# Water meter fitting leaking



## LanterDan (Jul 3, 2006)

I'm afraid I may have messed big time and broken part of my water meter while making other repairs. There was a three inch nipple of galvanized (I don't know why this was left when the rest of the plumbing was copper) between the main shut off and the meter that was badly corroded. I shut the water off at the curb and replaced it with copper. I replaced the main shut off as well since it appeared to have been repacked recently. Where this attaches to the meter this is a fitting, I'm not sure if it is supposed to be a union, with two hex faces that the nipple threaded into. With the nipple removed the small face turns relatively freely and neither tightens nor loosens. It now leaks between these two faces. I didn't try to turn this when I removed the nipple, but given that it was a bear to remove, I'm not surprised that I did accidently.

Is there something simple I'm suppose to do to tighten this fitting, or did I kill it? If so, can I get a replacement at a plumbing supply house (and if so what do I ask for)?

(I had better luck getting a pic of the top of the fitting than the bottom. They look equivalent.)


----------



## plumber Jim (Mar 30, 2008)

Ok, let me see if i get this right. the nut between the shutoff valve and the meter yoke is leaking? ( the yoke is the thing that looks like to arms comeing around holding the meter ) If that is what is leaking you should have a washer in there. shut the main valve off and loosen the nut and check the washer make its seated good then tighen it back up.


----------



## LanterDan (Jul 3, 2006)

Umm, I'm not sure if that right or not.

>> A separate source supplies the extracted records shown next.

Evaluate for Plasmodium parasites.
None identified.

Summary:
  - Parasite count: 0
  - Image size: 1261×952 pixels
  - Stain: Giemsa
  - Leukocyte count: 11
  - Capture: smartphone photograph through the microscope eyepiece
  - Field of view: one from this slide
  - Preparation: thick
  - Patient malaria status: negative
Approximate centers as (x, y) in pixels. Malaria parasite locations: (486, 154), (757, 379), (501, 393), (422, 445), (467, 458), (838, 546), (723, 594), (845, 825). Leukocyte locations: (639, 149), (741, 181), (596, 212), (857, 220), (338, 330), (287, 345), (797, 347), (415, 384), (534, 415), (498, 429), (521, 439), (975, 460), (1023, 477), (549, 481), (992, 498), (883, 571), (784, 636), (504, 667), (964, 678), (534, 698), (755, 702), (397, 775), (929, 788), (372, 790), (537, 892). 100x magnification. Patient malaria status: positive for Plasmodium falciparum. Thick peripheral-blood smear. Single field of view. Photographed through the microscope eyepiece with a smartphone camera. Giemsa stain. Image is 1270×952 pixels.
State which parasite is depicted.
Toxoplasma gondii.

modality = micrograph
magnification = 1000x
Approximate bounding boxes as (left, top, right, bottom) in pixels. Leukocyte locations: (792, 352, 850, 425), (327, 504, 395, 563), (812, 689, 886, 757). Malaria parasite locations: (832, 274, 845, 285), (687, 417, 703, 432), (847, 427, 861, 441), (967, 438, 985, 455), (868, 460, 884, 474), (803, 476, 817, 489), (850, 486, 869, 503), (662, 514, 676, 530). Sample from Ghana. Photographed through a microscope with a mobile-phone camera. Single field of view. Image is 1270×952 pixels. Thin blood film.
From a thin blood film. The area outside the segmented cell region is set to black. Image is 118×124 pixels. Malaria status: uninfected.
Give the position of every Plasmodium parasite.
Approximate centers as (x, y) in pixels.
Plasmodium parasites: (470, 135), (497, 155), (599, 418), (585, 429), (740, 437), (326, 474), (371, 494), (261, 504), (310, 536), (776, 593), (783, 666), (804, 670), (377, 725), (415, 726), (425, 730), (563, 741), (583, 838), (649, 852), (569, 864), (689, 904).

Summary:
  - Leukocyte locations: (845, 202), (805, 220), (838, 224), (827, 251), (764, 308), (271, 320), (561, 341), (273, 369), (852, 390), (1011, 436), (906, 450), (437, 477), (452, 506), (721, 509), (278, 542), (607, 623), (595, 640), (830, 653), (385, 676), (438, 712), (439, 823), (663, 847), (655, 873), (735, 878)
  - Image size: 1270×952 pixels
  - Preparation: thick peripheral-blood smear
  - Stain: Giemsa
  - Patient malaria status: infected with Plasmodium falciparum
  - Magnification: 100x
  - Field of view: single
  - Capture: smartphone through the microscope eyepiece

I've added another pic which will hopefully make it clear. Yes it the fitting between the meter yoke and the pipe to to main shut off valve, which seems to be what you are saying, but I'm a little confused because what you describe sounds more like the nut between the yoke and the meter. There are actually two hex areas where it is leaking (its leaking right between the two). With the nipple to the shut off valve removed, the little hex areas will rotate freely, but doesn't come out or tighten. The big hex area seems tight and I have not tried to break it free. The threaded area is a normal 3/4" NPT so I don't see where a washer would go unless I'm supposed to separate the two hex areas (if so how?). I'm sure a washer didn't come out of where, but one could have broken, or mis-seated. I hope the picture helps. 

I should add, that from the picture the area looks just like a 90 degree elbow, with one right below it, but the two are actually one piece.


----------



## LanterDan (Jul 3, 2006)

Remeber I took a picture of the top of the fitting, but its actually the bottom of it that is leaking (they look exactly alike). The shut off valve I refer to the ball valve with the red handle that is visable near the bottom in the first pic.


----------



## plumber Jim (Mar 30, 2008)

Not sure if the nut uses a washer between the big hex nut and the copper pipe or it is flare like a union. I would loosen the big hex nut and see if it is a washer or flare. if its like a union you could put a small amount of pipe dope on it and retighten it. if its a washer the washer could be bad. you will need to remove the big hex nut to get a better idea.


----------



## LanterDan (Jul 3, 2006)

*problem solved*

I got the big nut loose and it was a flare. There seems to be some specks of corrosion there so I cleaned them off and did as you said. Retightened and everything seems fine. Thank you so much. I can not express on releaved I feel.


----------



## plumber Jim (Mar 30, 2008)

Glad to hear it. happy to be of help.


----------